▶ [REQUIRED ACTION] Put the lines, from the first one through the line containing "LiNKFOR Stereo Audio", into a JSON list of strings with one string per line. Leave out the pictures and any blank lines.

▶ [DATA FOR THE TASK]
= Beginning of Section =
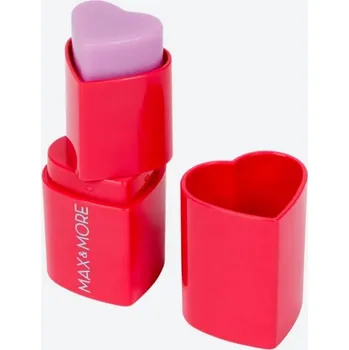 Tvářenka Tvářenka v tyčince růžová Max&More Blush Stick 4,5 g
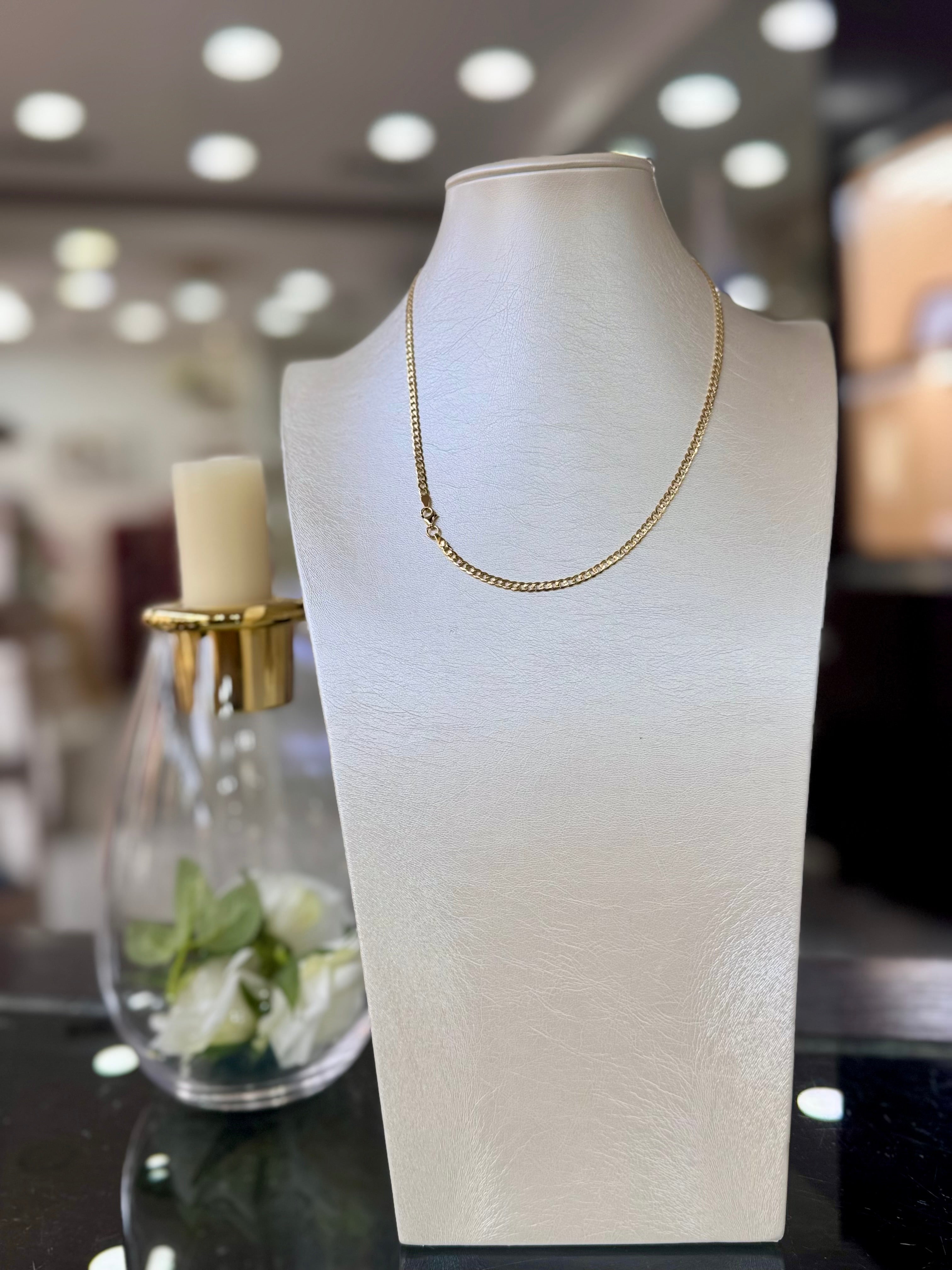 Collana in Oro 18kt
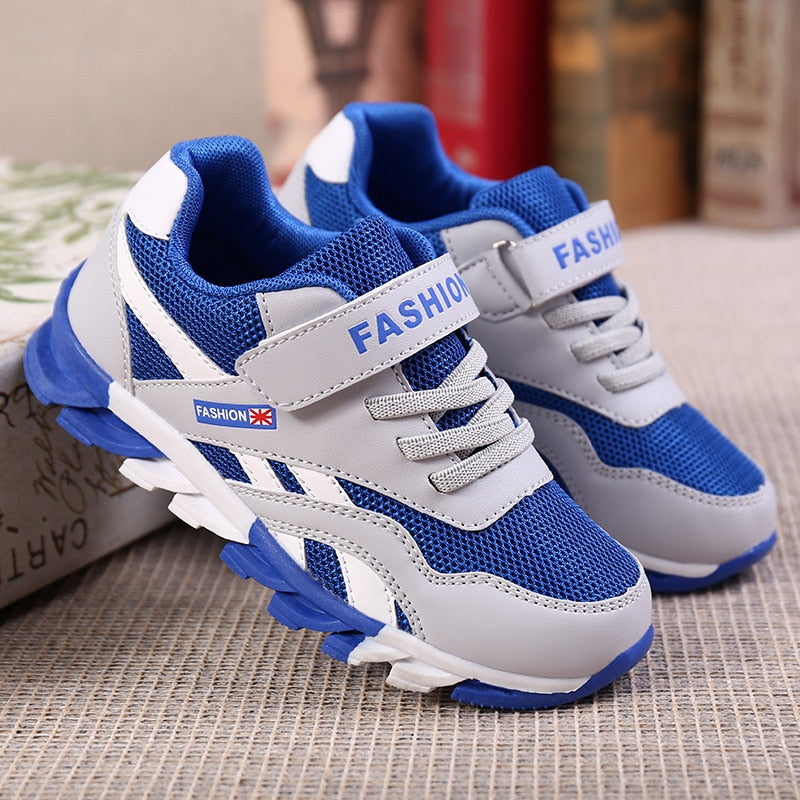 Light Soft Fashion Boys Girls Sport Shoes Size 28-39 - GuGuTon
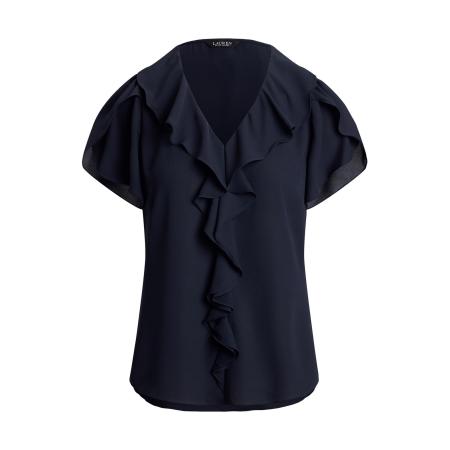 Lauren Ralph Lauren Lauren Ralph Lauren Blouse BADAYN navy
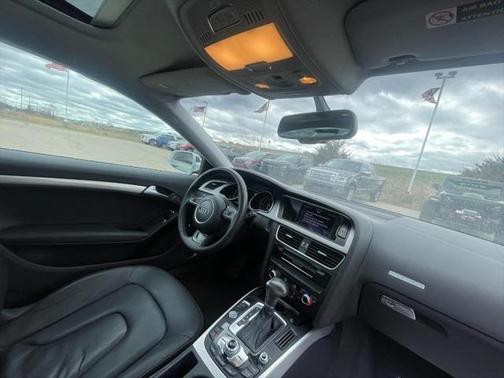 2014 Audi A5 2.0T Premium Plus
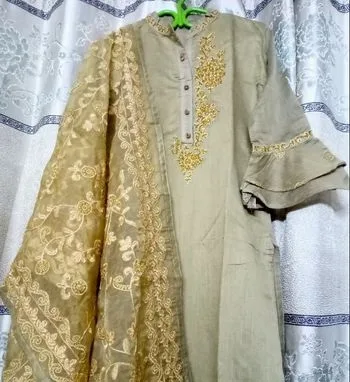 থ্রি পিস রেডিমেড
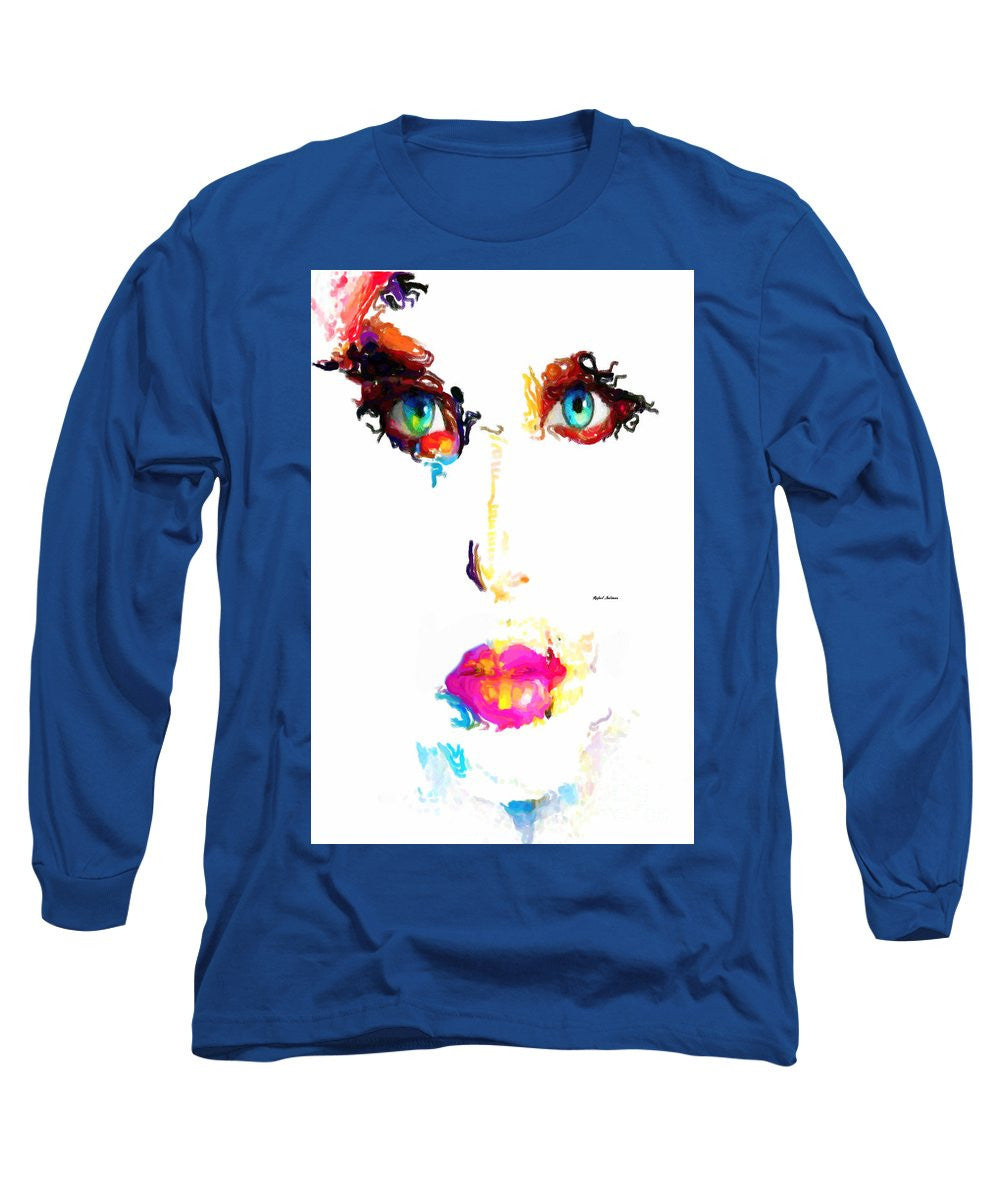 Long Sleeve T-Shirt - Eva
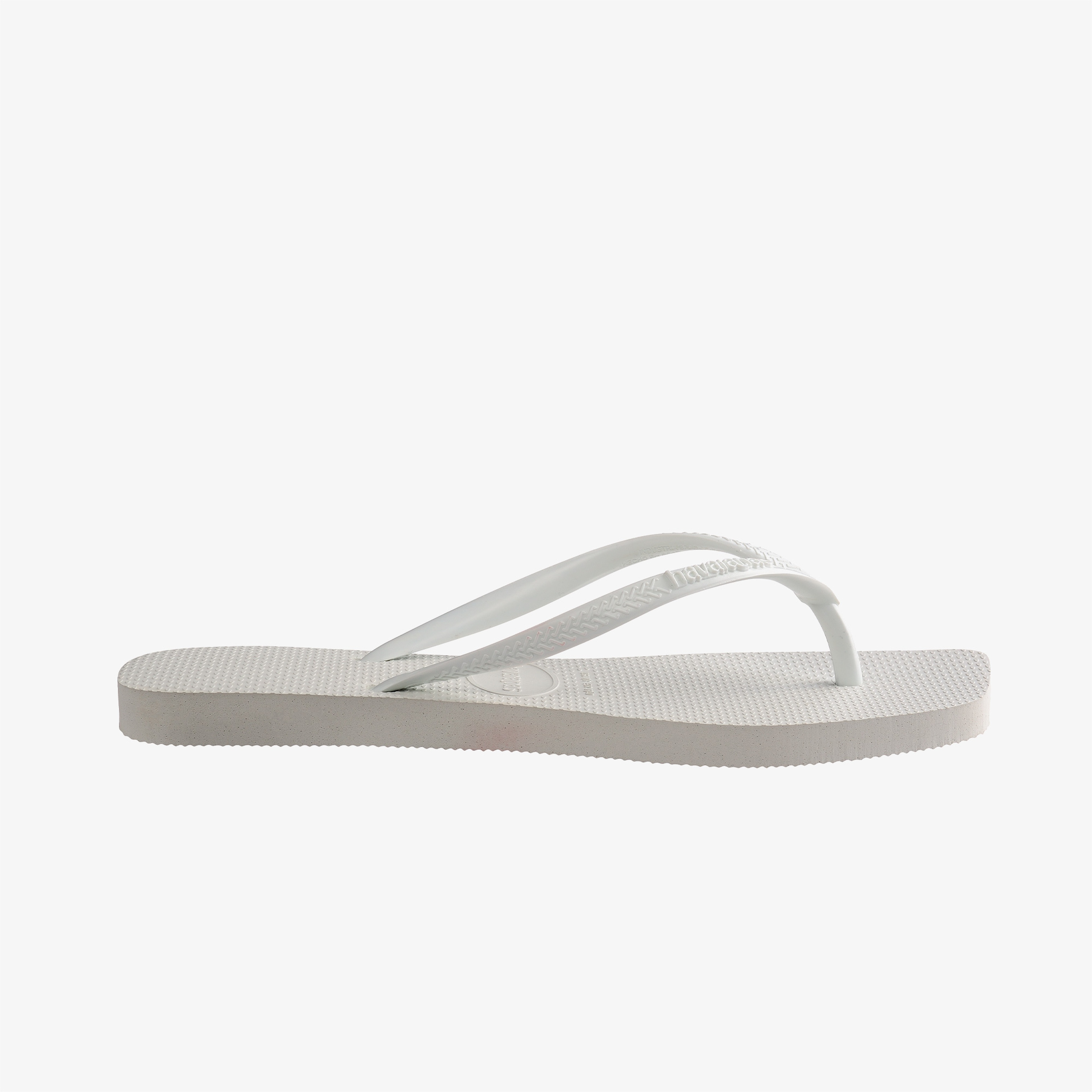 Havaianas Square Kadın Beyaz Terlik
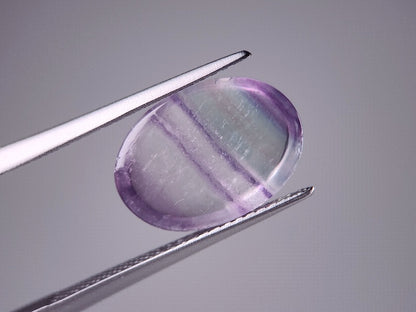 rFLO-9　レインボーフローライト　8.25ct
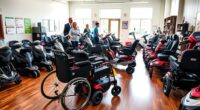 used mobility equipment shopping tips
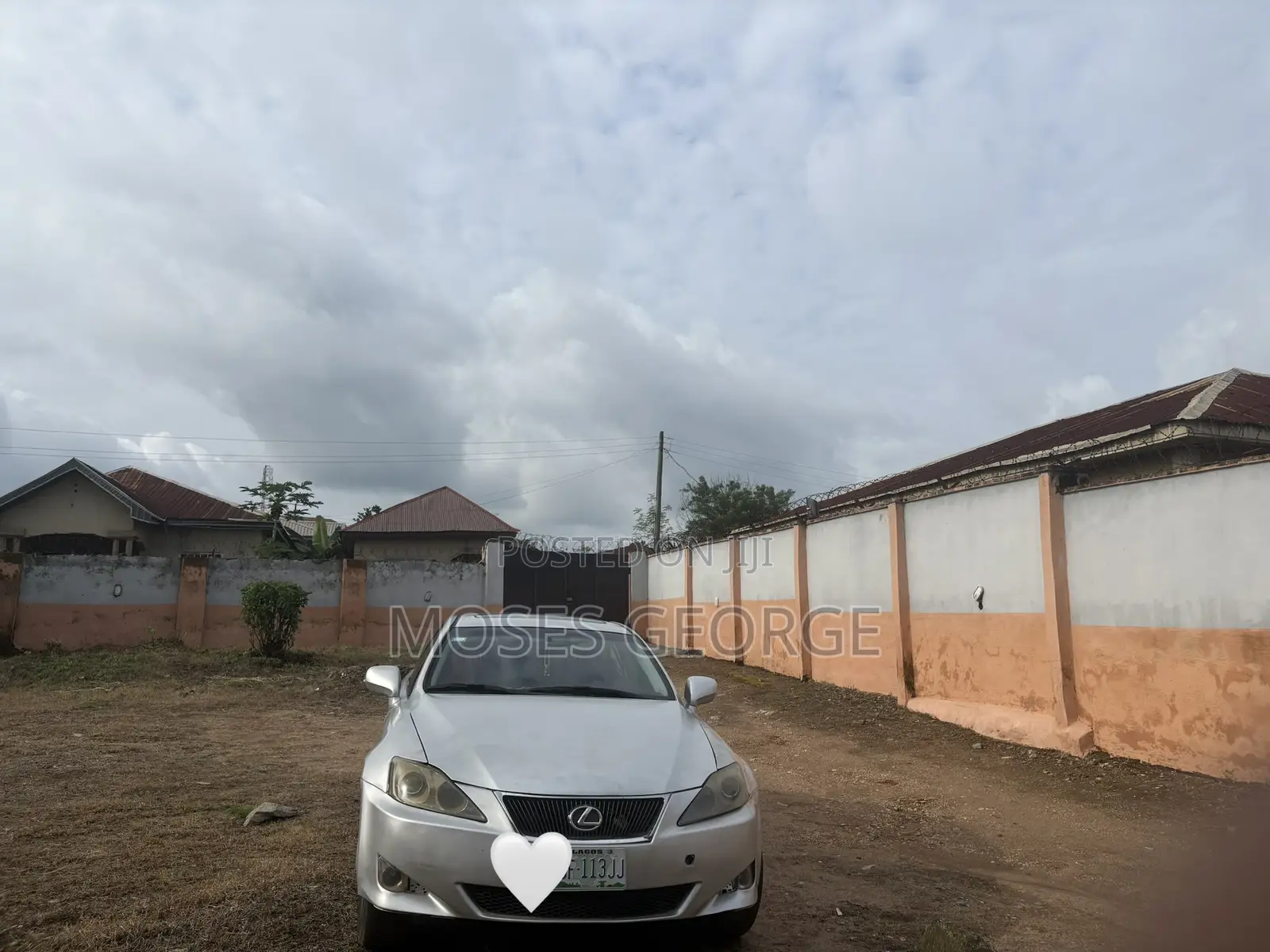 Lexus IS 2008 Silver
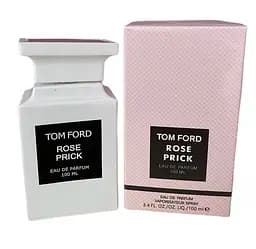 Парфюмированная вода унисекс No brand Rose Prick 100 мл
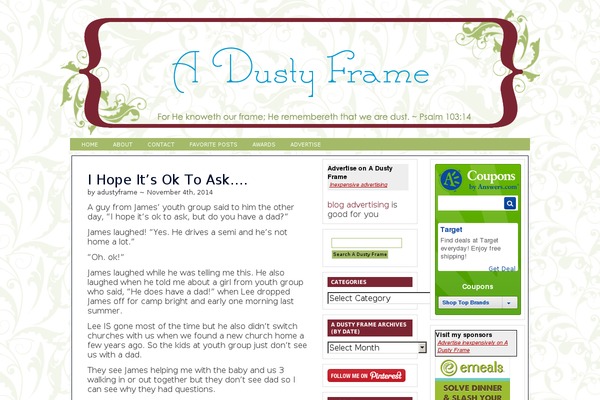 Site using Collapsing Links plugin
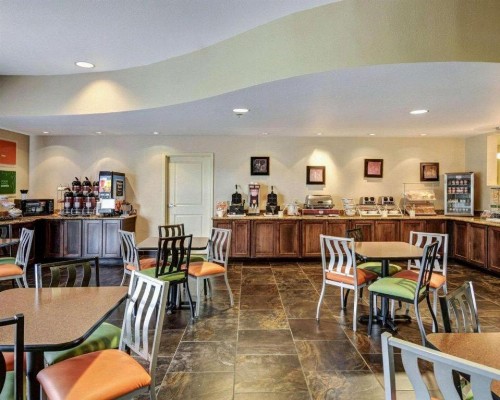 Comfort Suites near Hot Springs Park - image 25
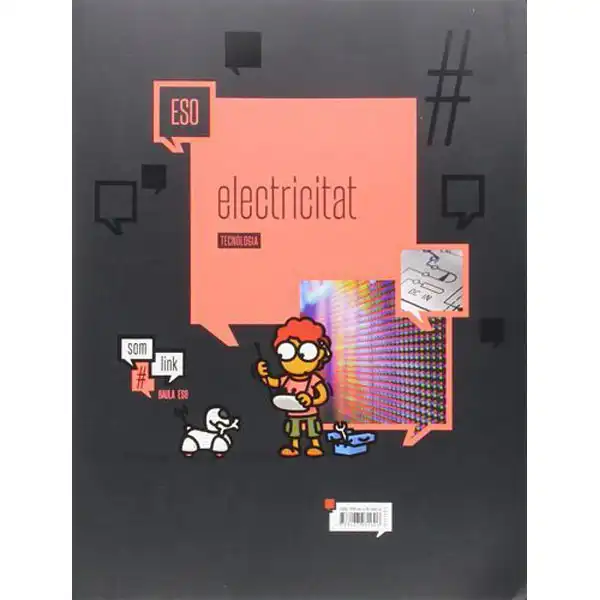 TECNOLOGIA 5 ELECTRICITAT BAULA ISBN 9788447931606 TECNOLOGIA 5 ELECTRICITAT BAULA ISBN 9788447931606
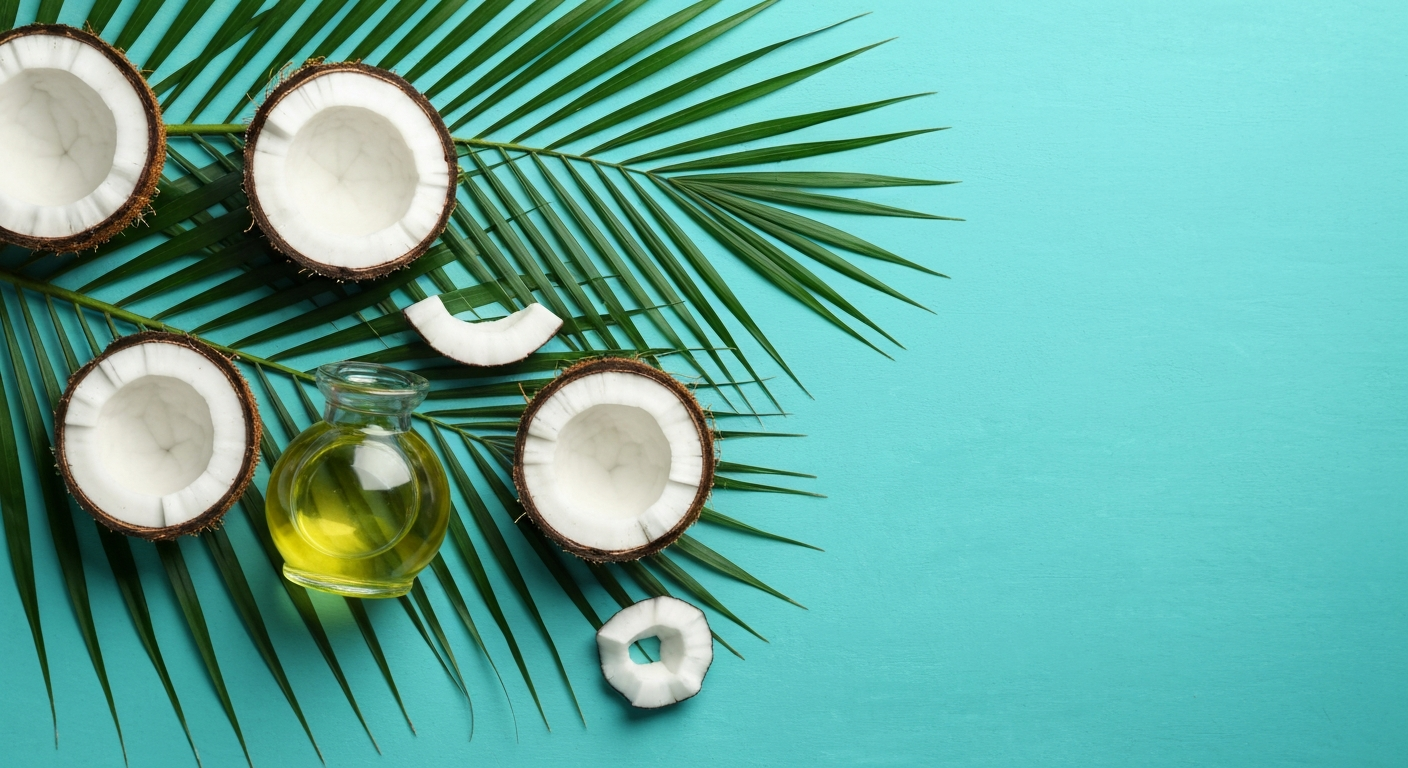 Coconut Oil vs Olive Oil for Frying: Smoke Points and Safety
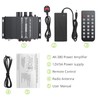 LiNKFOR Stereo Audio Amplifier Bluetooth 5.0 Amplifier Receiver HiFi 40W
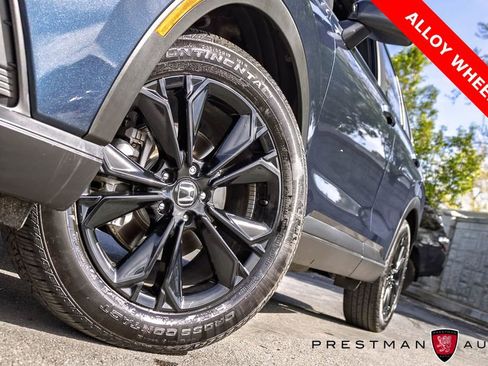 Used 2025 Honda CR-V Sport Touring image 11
= End of Section =
▶ [WRITTEN SOLUTION]
[
  " Tvářenka Tvářenka v tyčince růžová Max&More Blush Stick 4,5 g",
  " Collana in Oro 18kt",
  " Light Soft Fashion Boys Girls Sport Shoes Size 28-39 - GuGuTon",
  " Lauren Ralph Lauren Lauren Ralph Lauren Blouse BADAYN navy",
  " 2014 Audi A5 2.0T Premium Plus",
  " থ্রি পিস রেডিমেড",
  " Long Sleeve T-Shirt - Eva",
  " Havaianas Square Kadın Beyaz Terlik",
  " rFLO-9　レインボーフローライト　8.25ct",
  " used mobility equipment shopping tips",
  " Lexus IS 2008 Silver",
  " Парфюмированная вода унисекс No brand Rose Prick 100 мл",
  " Site using Collapsing Links plugin",
  " Comfort Suites near Hot Springs Park - image 25",
  " TECNOLOGIA 5 ELECTRICITAT BAULA ISBN 9788447931606 TECNOLOGIA 5 ELECTRICITAT BAULA ISBN 9788447931606",
  " Coconut Oil vs Olive Oil for Frying: Smoke Points and Safety",
  " LiNKFOR Stereo Audio Amplifier Bluetooth 5.0 Amplifier Receiver HiFi 40W"
]